Le moins que l’on puisse dire c’est que la crise de confiance a atteint son apogée en Guinée entre les politiques, les activistes de la société civile d’un côté et de l’autre la junte militaire au pouvoir depuis près de trois ans.
Ainsi face aux journées villes mortes et manifestations projetées, le chef du gouvernement de la junte s’est empressé pour accorder une interview aux Média. Chez nos confrères de Africaguinee, Amadou Oury Bah rassure que les instruments de l’Etat sont prêts pour combattre les manifestants: .

Ils étaient une fois ensemble. Ils, ce sont Oumar Sylla, alias Foniké Menguè et Amadou Oury Bah, actuel chef du gouvernement. Dans le combat contre la dictature du Président Alpha Condé, ils étaient ensemble au sein du Front National pour la Défense de la Constitution dans les rues de Conakry pour manifester.

Aujourd’hui à cause des intérêts sordides et égoïstes, l’actuel chef du gouvernement abonde dans le même sens que le porte-parole du gouvernement pour faire croire que Oumar Sylla et Bilo Bah seraient disparus volontairement pour saboter les actes de la junte. Soit.

« Nous, nous n’avons aucun intérêt qu’on nous reproche des disparitions, des tueries. Mais objectivement, connaissant l’histoire de ce pays, certains estiment que pour gêner l’action gouvernementale il faut créer des problèmes. Si ce sont des manifestations pacifiques, il va de soi que ça n’aura pas d’impact sur le plan médiatique…mais il faut aligner des morts, ensuite brandir cela comme des trophées pour dire que les autorités guinéennes usent de violences contre des personnes.
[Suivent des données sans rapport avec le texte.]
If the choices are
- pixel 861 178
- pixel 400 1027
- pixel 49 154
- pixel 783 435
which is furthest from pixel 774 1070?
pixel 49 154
Nous n’avons aucun intérêt à perpétuer cela.

Ceux qui s’amusent avec ça, personnellement, je dois dire que la puissance publique doit aussi aller jusqu’au bout. Et de manière conséquente ne pas tolérer, parce que certains ont de l’argent, ils ont des moyens d’instrumentaliser des enfants dans les rues pour agir à l’encontre des intérêts des citoyens, de la République et de la stabilité du pays ».